● What to work on
Please reproduce the passage on beef and weight control below, word for word and in full.

● Text passage
Beef and Weight Control

Many strategies can help with weight loss, but what’s an effective way to lose fat while preserving muscle mass? Try combining regular exercise with a diet that includes foods high in protein yet moderate in calories, such as lean beef, pork, poultry, fish, and eggs.

How much protein do we need during weight loss?

Aim for 1.2 to 1.6 g protein/kg body weight/day, spread evenly over 3 or 4 meals.1 For a 68-kg (150 lb) adult, that’s roughly 80 to 110 g of protein per day.

Here’s a great post that gives you more information on the protein + weight loss connection.

1 Leidy, H. J., Clifton, P. M., Astrup, A., Wycherly, T. P., Westerterp-Plantenga, M. S., Luscombe-Marsh, N. D., Mattes, R. D. (2015). The role of protein in weight loss and maintenance. Am J Clin Nutr. 101(6):1320S-1329S.

Good to Know:

In order to see weight loss benefits, there may be a threshold of about 25 to 30 g of protein PER MEAL. Dietary counselling can help people stick with an optimal protein diet for the long term.1

Take a “food first” approach to getting enough protein

Some Canadians turn to nutritional supplements to boost their protein intake. Food tastes better, is less costly and less processed. We’re not meant to eat supplements – we’re meant to eat food!

● Entries shown
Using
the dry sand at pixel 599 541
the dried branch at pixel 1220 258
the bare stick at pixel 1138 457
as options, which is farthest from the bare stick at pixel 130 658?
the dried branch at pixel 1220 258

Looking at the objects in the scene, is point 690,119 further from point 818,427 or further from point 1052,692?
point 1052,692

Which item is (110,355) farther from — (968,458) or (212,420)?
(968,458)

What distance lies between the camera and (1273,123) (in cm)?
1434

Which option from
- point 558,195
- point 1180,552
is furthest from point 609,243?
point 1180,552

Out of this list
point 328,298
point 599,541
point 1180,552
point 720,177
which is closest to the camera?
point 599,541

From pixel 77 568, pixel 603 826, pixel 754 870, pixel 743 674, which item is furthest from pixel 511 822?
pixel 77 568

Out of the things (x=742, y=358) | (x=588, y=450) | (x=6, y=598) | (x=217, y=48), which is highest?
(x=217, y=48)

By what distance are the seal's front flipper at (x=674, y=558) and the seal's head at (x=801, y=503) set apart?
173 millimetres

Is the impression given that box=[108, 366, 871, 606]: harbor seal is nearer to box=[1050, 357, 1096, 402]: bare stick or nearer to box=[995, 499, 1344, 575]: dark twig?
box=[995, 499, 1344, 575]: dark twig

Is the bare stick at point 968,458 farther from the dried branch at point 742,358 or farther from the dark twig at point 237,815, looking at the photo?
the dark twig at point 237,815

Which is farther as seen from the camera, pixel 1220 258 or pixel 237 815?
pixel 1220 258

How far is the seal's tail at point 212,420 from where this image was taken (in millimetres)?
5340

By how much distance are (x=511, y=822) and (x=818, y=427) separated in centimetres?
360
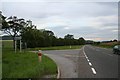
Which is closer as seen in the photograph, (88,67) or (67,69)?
(67,69)

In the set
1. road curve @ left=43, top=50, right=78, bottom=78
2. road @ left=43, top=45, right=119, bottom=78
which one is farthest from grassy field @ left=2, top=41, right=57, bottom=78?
road @ left=43, top=45, right=119, bottom=78

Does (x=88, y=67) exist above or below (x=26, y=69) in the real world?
below

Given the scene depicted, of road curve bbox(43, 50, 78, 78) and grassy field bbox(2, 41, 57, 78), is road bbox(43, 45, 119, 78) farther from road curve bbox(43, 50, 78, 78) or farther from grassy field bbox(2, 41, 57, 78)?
grassy field bbox(2, 41, 57, 78)

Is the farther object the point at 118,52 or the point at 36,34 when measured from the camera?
the point at 36,34

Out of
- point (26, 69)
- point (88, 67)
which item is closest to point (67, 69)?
point (88, 67)

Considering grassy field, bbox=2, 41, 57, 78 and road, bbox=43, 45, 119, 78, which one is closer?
grassy field, bbox=2, 41, 57, 78

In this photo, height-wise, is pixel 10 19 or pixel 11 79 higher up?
pixel 10 19

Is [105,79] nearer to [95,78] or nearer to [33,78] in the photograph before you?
[95,78]

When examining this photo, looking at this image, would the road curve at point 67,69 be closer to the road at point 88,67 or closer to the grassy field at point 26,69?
the road at point 88,67

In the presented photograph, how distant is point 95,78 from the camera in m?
11.9

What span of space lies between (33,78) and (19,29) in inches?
2509

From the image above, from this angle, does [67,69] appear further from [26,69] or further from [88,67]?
[26,69]

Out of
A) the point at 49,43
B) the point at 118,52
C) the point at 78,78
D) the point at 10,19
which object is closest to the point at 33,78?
the point at 78,78

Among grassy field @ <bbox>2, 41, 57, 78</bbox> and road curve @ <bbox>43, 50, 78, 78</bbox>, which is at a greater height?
grassy field @ <bbox>2, 41, 57, 78</bbox>
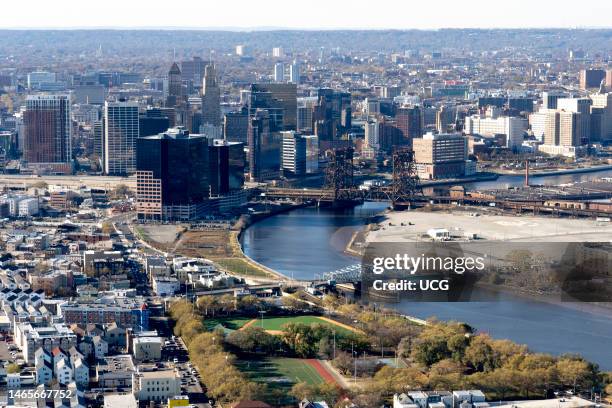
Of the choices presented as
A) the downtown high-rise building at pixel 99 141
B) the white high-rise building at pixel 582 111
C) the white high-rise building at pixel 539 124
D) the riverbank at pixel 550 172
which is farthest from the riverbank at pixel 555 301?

● Reply
Beef and Weight Control

Many strategies can help with weight loss, but what’s an effective way to lose fat while preserving muscle mass? Try combining regular exercise with a diet that includes foods high in protein yet moderate in calories, such as lean beef, pork, poultry, fish, and eggs.

How much protein do we need during weight loss?

Aim for 1.2 to 1.6 g protein/kg body weight/day, spread evenly over 3 or 4 meals.1 For a 68-kg (150 lb) adult, that’s roughly 80 to 110 g of protein per day.

Here’s a great post that gives you more information on the protein + weight loss connection.

1 Leidy, H. J., Clifton, P. M., Astrup, A., Wycherly, T. P., Westerterp-Plantenga, M. S., Luscombe-Marsh, N. D., Mattes, R. D. (2015). The role of protein in weight loss and maintenance. Am J Clin Nutr. 101(6):1320S-1329S.

Good to Know:

In order to see weight loss benefits, there may be a threshold of about 25 to 30 g of protein PER MEAL. Dietary counselling can help people stick with an optimal protein diet for the long term.1

Take a “food first” approach to getting enough protein

Some Canadians turn to nutritional supplements to boost their protein intake. Food tastes better, is less costly and less processed. We’re not meant to eat supplements – we’re meant to eat food!